Antibody Mimetics for the Detection of Small Organic Compounds Using a Quartz Crystal Microbalance

Conventional immunoassays rely on antibodies that provide high affinity, specificity, and selectivity against a target analyte. However, the use of antibodies for the detection of small-sized, nonimmunogenic targets, such as pharmaceuticals and environmental contaminants, presents a number of challenges. Recent advances in protein engineering have led to the emergence of antibody mimetics that offer the high affinity and specificity associated with antibodies, but with reduced batch-to-batch variability, high stability, and in vitro selection to ensure rapid discovery of binders against a wide range of targets. In this work we explore the potential of Affimers, a recent example of antibody mimetics, as suitable bioreceptors for the detection of small organic target compounds, here methylene blue. Target immobilization for Affimer characterization was achieved using long-chained alkanethiol linkers coupled with oligoethylene glycol (LCAT-OEG). Using quartz crystal microbalance with dissipation monitoring (QCM-D), we determine the affinity constant, K_D, of the methylene blue Affimer to be comparable to that of antibodies. Further, we demonstrate the high selectivity of Affimers for its target in complex matrixes, here a limnetic sample. Finally, we demonstrate an Affimer-based competition assay, illustrating the potential of Affimers as bioreceptors in immunoassays for the detection of small-sized, nonimmunogenic compounds.

Competitive Upconversion-Linked Immunosorbent Assay for the Sensitive Detection of Diclofenac

Photon-upconverting nanoparticles (UCNPs) emit light of shorter wavelength under near-infrared excitation and thus avoid optical background interference. We have exploited this unique photophysical feature to establish a sensitive competitive immunoassay for the detection of the pharmaceutical micropollutant diclofenac (DCF) in water. The so-called upconversion-linked immunosorbent assay (ULISA) was critically dependent on the design of the upconversion luminescent detection label. Silica-coated UCNPs (50 nm in diameter) exposing carboxyl groups on the surface were conjugated to a secondary anti-IgG antibody. We investigated the structure and monodispersity of the nanoconjugates in detail. Using a highly affine anti-DCF primary antibody, the optimized ULISA reached a detection limit of 0.05 ng DCF per mL. This performance came close to a conventional enzyme-linked immunosorbent assay (ELISA) without the need for an enzyme-mediated signal amplification step. The ULISA was further employed for analyzing drinking and surface water samples. The results were consistent with a conventional ELISA as well as liquid chromatography-mass spectrometry (LC-MS).

[Spatial grounding data]
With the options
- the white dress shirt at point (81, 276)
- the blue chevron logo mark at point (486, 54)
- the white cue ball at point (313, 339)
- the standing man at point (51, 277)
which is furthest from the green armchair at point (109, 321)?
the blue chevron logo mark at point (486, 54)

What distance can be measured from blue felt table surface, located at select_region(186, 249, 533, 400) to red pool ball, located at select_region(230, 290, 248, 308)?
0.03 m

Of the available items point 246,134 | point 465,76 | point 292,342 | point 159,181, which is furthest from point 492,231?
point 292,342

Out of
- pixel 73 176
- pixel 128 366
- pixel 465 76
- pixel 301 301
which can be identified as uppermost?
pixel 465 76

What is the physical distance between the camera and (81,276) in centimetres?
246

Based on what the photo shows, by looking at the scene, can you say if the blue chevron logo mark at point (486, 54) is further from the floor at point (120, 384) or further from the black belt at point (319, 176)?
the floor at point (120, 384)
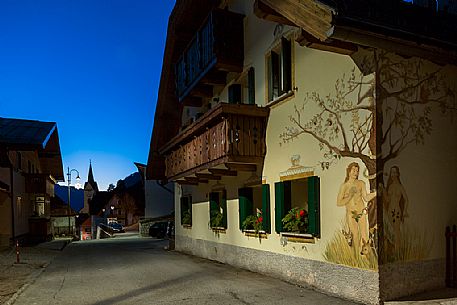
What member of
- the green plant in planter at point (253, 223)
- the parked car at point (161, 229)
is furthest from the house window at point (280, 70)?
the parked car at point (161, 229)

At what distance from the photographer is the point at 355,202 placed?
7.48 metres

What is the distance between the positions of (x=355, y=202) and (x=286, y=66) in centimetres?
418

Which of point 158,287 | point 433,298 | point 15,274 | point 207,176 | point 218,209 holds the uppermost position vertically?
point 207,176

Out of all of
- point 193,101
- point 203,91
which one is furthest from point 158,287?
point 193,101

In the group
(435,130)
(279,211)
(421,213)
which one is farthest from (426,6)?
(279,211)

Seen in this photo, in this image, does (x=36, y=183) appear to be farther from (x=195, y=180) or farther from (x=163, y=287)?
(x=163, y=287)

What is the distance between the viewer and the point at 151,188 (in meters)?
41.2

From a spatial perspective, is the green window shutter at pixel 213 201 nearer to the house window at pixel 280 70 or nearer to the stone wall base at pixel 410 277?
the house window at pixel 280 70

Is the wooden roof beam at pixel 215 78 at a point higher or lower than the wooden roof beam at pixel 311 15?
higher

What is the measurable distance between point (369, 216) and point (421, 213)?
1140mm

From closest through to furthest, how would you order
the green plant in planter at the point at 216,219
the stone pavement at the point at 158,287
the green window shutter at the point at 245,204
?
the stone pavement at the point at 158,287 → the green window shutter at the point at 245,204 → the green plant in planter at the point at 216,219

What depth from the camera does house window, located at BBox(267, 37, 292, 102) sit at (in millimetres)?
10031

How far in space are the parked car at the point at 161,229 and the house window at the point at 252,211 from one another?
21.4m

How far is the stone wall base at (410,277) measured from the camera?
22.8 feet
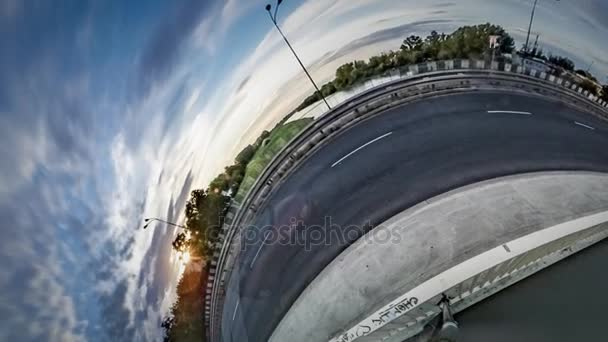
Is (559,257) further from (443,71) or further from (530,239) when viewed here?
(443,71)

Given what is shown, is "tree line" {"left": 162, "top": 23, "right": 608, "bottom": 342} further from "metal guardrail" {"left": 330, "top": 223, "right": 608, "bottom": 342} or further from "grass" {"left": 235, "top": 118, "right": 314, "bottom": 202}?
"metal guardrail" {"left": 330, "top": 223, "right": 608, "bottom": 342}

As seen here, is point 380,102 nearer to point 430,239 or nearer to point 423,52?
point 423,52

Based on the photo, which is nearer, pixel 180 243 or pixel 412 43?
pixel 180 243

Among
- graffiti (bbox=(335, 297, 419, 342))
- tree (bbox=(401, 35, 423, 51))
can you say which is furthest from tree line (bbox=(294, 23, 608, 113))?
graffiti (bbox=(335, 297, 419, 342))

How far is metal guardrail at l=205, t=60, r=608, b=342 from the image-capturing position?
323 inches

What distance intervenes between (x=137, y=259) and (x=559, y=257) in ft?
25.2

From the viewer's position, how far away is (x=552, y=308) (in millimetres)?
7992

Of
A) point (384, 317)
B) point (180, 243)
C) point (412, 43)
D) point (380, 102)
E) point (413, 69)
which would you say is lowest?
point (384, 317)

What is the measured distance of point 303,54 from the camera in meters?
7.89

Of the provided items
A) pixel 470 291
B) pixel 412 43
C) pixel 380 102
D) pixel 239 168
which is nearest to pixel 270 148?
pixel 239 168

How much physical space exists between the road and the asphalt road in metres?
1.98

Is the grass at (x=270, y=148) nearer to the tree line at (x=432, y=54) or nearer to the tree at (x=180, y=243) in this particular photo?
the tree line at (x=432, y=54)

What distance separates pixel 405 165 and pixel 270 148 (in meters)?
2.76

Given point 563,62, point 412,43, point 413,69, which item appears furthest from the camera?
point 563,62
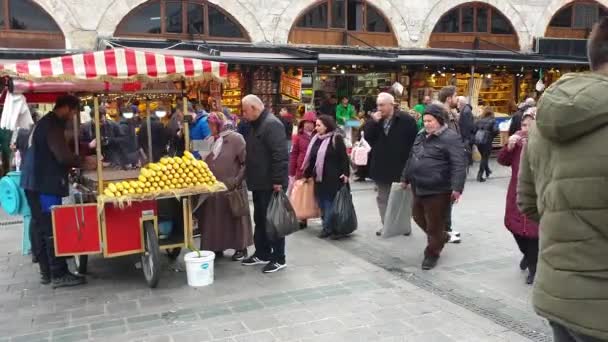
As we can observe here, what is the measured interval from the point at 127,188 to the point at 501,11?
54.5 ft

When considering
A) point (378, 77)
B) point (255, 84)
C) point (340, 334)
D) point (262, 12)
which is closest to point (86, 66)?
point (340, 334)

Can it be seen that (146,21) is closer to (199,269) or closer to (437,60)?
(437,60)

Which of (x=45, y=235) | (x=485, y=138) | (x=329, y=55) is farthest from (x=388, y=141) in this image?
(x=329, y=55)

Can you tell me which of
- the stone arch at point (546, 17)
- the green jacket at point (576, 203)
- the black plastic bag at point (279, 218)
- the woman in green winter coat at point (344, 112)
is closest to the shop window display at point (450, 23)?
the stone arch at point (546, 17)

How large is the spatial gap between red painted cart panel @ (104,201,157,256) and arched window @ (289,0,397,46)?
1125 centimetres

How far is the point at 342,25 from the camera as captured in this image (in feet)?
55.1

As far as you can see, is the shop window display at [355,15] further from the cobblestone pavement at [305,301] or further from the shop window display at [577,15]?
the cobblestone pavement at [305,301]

● DESCRIPTION OF THE TASK
According to the text on immunoassays, what detection limit did the optimized ULISA reach for diclofenac?

● TASK SOLUTION
0.05 ng DCF per mL.